By sorting the table, the smallest AIC has the parameters of 0,1,2 while by sorting using the BIC criterion, the model also has parameters of 0,1,2. Next, there is a function that allows for an auto-selection of an ARIMA model. According to the auto.arima method in R, the parameters for the model should be 0,1,2 as well. Here, since all signs point towards using the 0,1,2 model, that is what should be used.

Next, the model should undergo some diagnostics to make sure the fit looks good. Below are some basic diagnostics run using the 0,1,2 model.

See the code Download the Data

Given the figure above, the following observations can be made. First, when looking at the plot of standardized residuals, the mean should be around 0 with the variance at about 1. As seen above, this is generally true, with the mean close to 0. However, the variance is probably slightly more than 1. Generally, if the mean or variance is significantly different than expected, this would be a sign of a poor model fit, but we don't really see that here. Next, when inspecting the ACF of residuals, the plot shows no significant lags, which is a very encouraging sign considering the logic above. Next, when looking at the qq-plot, the hope is to see some signs of normality. Here, we see some signs of normality in the data, but with a bit of skew and overall very weak signs. Finally, when looking at the p-values for the Ljung-Box test, the p-values are greater than 0.05, indicating the residuals are independent, which is an encouraging sign for the suitable model. Here, after doing the model diagnostics, the model above can be used for forecasting. The model for 0,1,2 can be written as the equation below.

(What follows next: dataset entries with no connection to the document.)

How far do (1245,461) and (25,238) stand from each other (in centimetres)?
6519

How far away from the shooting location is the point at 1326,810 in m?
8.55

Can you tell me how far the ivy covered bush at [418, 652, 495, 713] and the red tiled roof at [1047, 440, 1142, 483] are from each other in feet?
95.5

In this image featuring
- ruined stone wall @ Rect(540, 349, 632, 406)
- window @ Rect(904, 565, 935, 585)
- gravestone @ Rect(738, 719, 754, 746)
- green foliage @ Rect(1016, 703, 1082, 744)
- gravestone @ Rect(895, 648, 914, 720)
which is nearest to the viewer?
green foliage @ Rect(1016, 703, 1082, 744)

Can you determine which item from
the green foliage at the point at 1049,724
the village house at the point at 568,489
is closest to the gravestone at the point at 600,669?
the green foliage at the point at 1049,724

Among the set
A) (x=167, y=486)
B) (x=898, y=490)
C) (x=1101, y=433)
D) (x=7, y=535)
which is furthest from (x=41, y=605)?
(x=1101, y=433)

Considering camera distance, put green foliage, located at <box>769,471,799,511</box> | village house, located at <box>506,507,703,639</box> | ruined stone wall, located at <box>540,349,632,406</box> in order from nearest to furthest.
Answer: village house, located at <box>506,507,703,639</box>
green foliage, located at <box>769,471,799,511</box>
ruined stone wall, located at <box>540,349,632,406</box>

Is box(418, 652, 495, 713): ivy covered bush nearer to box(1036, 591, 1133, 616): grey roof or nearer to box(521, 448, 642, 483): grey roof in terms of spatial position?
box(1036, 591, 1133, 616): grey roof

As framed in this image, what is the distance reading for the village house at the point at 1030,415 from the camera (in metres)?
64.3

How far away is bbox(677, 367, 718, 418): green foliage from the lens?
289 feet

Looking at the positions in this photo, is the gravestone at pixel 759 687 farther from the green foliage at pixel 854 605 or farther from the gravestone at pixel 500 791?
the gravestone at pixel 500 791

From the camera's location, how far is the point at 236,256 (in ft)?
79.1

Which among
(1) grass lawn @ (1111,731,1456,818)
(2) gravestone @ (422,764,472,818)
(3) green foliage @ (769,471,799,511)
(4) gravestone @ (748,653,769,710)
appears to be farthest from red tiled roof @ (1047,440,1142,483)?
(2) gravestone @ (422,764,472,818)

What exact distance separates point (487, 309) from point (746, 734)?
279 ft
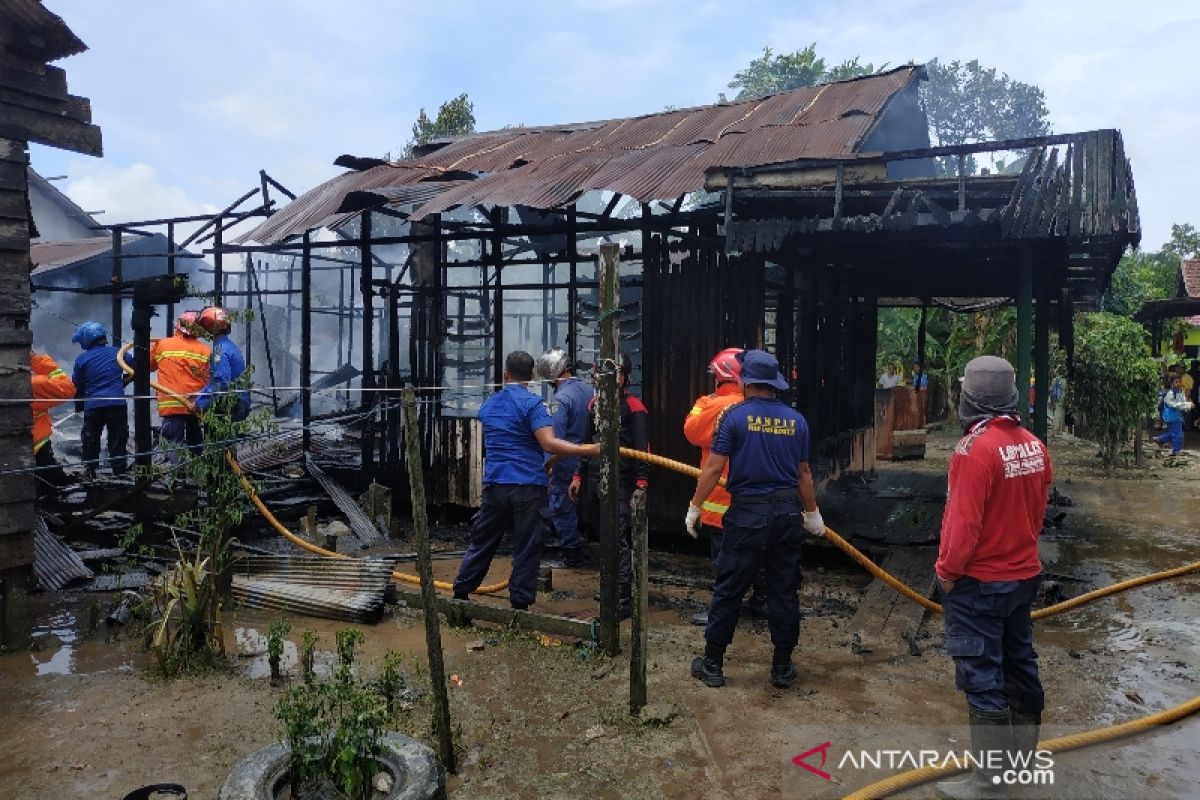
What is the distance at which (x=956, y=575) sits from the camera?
3.83 metres

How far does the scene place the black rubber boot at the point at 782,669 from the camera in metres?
5.10

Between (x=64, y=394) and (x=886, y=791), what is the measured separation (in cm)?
863

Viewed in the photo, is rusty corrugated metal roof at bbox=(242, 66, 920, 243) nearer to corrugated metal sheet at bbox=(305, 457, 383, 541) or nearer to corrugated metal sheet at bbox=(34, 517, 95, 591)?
corrugated metal sheet at bbox=(305, 457, 383, 541)

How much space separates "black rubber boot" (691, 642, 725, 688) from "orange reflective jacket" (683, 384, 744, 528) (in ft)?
2.94

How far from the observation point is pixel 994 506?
12.5 feet

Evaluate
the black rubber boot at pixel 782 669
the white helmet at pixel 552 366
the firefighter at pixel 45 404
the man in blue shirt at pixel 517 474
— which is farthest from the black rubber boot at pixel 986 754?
the firefighter at pixel 45 404

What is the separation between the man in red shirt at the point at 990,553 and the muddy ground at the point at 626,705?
15.1 inches

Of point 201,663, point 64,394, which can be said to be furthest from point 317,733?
point 64,394

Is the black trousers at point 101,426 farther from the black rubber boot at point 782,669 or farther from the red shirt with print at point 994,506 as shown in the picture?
the red shirt with print at point 994,506

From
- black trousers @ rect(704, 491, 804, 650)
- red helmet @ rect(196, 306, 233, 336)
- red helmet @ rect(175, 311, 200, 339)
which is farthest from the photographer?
red helmet @ rect(175, 311, 200, 339)

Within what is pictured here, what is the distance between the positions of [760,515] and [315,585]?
368 centimetres

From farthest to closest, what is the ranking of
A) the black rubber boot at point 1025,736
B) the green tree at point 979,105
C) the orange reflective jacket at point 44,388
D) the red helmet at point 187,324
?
the green tree at point 979,105 < the orange reflective jacket at point 44,388 < the red helmet at point 187,324 < the black rubber boot at point 1025,736

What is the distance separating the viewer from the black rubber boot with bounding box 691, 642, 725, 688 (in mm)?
5090

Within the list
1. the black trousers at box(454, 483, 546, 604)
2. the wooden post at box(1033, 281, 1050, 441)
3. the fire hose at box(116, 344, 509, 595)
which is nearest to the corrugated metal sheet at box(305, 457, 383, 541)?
the fire hose at box(116, 344, 509, 595)
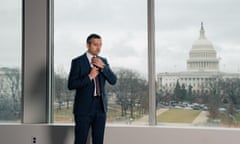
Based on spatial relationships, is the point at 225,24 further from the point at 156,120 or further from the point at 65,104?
the point at 65,104

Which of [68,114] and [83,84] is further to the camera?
[68,114]

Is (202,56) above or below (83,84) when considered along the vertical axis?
above

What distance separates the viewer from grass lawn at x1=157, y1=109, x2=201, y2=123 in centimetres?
344

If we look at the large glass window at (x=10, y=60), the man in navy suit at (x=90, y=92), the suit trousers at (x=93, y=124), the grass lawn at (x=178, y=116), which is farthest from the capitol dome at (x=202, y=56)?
the large glass window at (x=10, y=60)

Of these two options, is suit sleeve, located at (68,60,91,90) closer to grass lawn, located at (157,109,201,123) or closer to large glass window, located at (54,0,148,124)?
large glass window, located at (54,0,148,124)

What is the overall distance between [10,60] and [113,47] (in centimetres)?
135

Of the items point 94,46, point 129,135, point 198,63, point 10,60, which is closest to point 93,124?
point 129,135

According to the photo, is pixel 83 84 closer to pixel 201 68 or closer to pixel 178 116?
pixel 178 116

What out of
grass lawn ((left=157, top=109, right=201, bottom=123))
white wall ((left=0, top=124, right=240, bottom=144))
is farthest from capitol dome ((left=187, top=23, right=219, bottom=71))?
white wall ((left=0, top=124, right=240, bottom=144))

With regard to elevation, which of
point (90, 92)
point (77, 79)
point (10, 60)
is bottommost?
point (90, 92)

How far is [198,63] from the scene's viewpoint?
11.3 ft

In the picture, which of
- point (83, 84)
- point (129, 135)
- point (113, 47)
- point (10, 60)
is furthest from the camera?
point (10, 60)

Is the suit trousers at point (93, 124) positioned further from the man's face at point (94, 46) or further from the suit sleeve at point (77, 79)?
the man's face at point (94, 46)

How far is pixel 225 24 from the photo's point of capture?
3369 millimetres
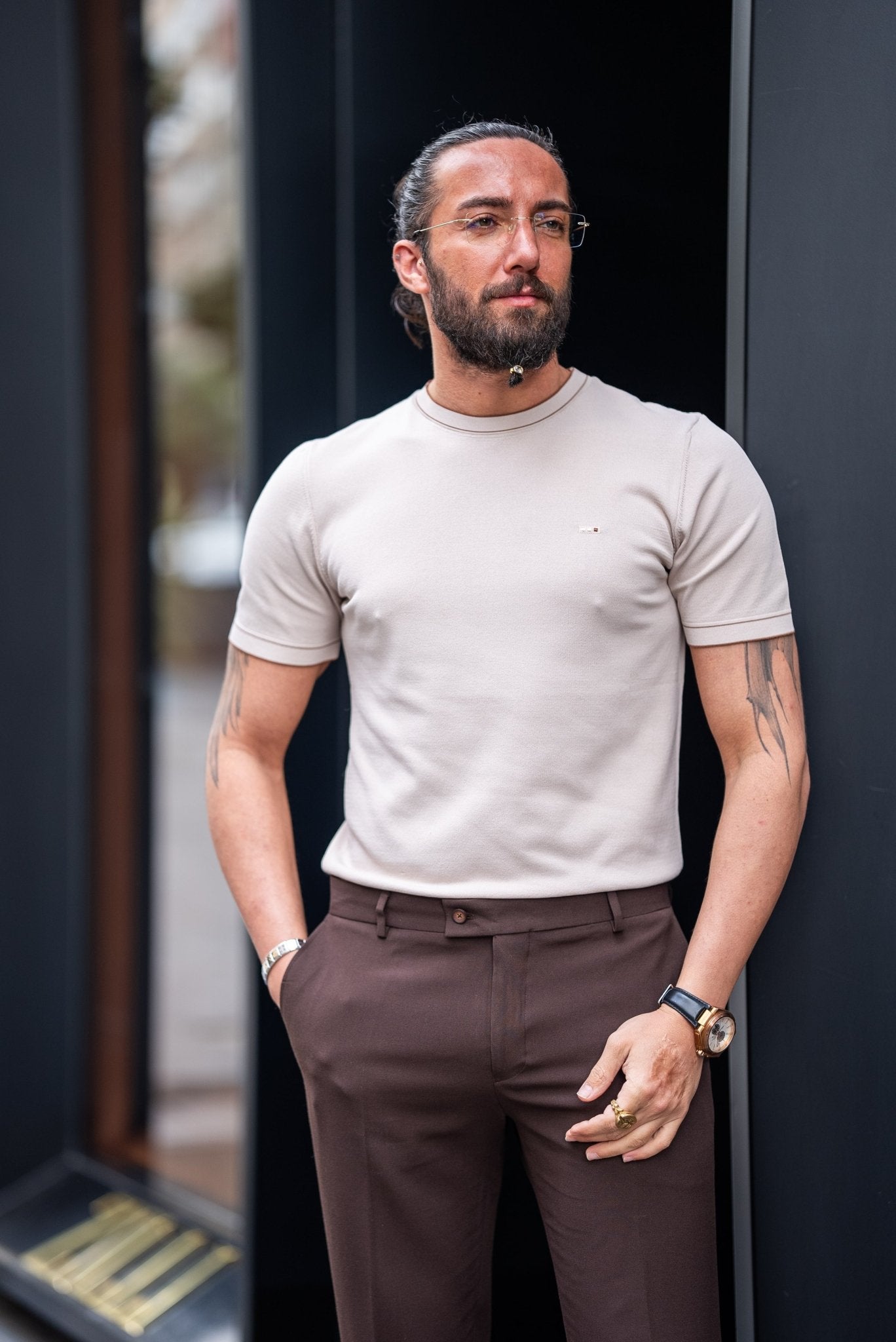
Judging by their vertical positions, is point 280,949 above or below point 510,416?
below

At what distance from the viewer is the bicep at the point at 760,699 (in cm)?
135

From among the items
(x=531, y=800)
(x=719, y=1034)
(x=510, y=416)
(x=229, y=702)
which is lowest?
(x=719, y=1034)

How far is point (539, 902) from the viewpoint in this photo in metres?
1.39

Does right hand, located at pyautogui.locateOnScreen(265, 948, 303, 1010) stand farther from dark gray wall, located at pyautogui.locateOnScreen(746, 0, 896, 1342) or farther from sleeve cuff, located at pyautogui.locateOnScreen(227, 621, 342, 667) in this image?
dark gray wall, located at pyautogui.locateOnScreen(746, 0, 896, 1342)

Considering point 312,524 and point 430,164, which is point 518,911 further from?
point 430,164

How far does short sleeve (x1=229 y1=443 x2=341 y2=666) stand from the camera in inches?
61.0

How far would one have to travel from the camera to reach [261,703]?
163cm

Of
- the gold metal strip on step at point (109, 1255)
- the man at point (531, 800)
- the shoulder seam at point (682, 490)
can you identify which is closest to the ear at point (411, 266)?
the man at point (531, 800)

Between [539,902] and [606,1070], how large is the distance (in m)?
0.20

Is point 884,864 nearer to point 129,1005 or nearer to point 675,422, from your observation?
point 675,422

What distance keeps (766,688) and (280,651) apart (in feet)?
2.16

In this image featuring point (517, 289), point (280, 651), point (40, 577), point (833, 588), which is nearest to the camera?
point (517, 289)

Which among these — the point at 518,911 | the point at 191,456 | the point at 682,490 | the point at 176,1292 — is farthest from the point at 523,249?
the point at 191,456

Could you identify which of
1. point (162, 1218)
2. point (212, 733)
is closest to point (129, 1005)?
point (162, 1218)
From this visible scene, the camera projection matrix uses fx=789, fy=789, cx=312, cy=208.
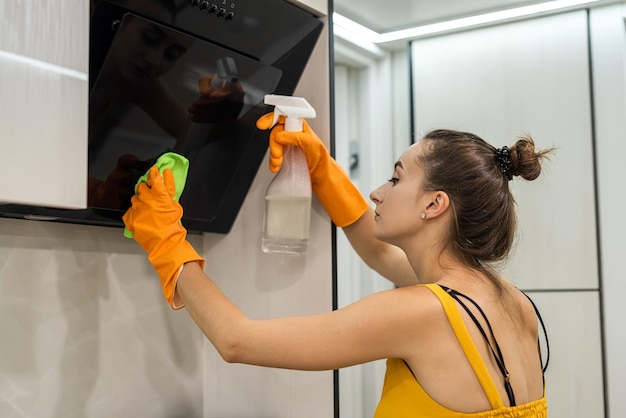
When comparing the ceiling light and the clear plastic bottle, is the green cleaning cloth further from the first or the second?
the ceiling light

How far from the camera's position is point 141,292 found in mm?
1662

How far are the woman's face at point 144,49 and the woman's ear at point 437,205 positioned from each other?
491mm

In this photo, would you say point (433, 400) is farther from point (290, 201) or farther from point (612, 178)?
point (612, 178)

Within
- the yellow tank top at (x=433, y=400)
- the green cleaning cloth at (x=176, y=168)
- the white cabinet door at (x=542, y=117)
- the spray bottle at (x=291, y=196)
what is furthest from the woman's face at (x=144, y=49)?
the white cabinet door at (x=542, y=117)

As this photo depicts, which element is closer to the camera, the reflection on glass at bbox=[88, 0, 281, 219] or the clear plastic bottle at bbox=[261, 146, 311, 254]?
the reflection on glass at bbox=[88, 0, 281, 219]

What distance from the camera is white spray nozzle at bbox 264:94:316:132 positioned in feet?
4.96

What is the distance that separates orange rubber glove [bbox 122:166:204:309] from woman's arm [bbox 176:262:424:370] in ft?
0.51

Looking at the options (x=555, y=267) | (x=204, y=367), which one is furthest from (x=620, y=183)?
(x=204, y=367)

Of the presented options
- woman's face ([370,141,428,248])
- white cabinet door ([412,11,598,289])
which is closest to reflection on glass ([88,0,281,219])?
woman's face ([370,141,428,248])

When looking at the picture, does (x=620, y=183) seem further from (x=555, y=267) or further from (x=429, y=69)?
(x=429, y=69)

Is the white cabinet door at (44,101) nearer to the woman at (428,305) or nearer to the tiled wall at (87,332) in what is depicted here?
the woman at (428,305)

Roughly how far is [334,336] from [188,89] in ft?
1.74

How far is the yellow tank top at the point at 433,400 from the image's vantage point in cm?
119

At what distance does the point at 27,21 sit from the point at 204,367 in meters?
0.94
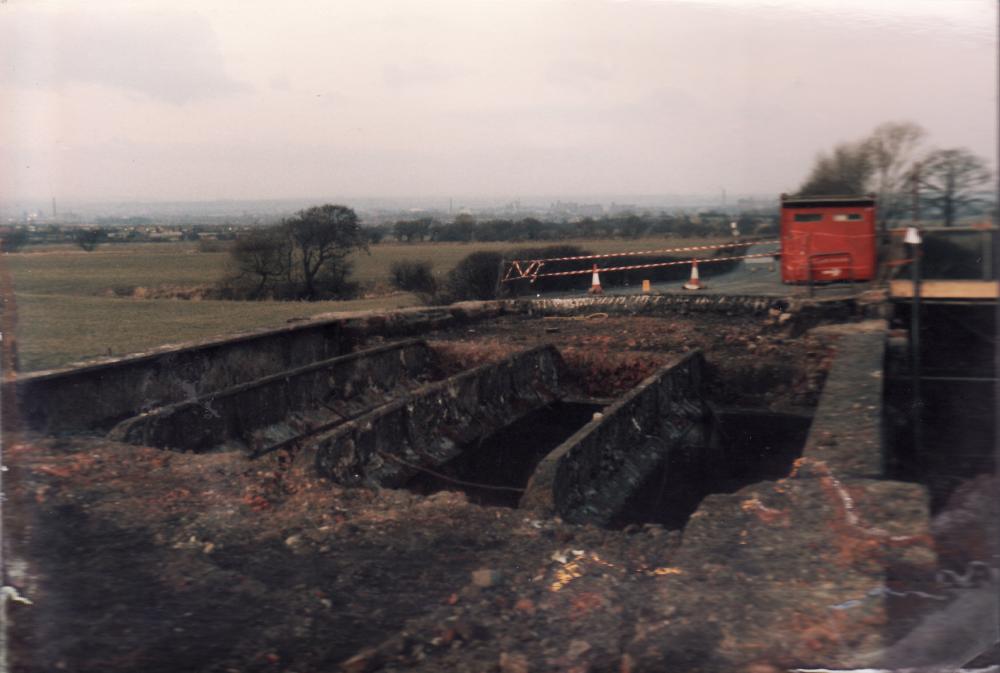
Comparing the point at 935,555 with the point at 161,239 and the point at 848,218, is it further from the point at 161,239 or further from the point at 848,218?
the point at 161,239

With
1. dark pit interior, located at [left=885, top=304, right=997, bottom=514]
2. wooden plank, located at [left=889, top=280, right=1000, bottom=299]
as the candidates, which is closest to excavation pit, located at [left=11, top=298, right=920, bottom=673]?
dark pit interior, located at [left=885, top=304, right=997, bottom=514]

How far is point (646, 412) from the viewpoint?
9.65 metres

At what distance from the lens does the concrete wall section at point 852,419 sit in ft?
18.3

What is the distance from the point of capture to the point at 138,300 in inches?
968

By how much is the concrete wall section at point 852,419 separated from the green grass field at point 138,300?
609 cm

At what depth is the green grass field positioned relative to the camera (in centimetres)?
1431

x_t = θ₁(1-B)w_t-1 + θ₂(1-B)w_t-2 + ε_t

Next, it would be prudent to run some methods to forecast future values. Below are two methods that show the ARIMA model attempting to forecast future values.

See the code Download the Data

As can be seen with the forecast plots, it is still quite difficult to gauge the variance of the data, so both plots give quite a lot of room for error. From the future forecast plot, the short-term forecast seems more definitive while the long-term forecast seems to use the mean and a large variance as its predictions.

Finally, before completely committing to the ARIMA model derived above, this model should be compared to other models such as the random walk forecast model, naive model, and mean forecast model. By utilizing the time series data, each model can be tested and the prediction errors can be calculated. Below are the results.

Model Comparison

Model	Mean Absolute Error	Mean Squared Error
Arima	4.26112565842232	3364.71907708549
Mean Forecast	15.36	3511.11182222222
Naive	31.1333333333333	4244.46666666667
Random Walk Forecast	31.1333333333333	4244.46666666667

The ARIMA model has the lowest mean absolute error and mean squared error from the above table. This is an excellent indication the model that was chosen was a good choice.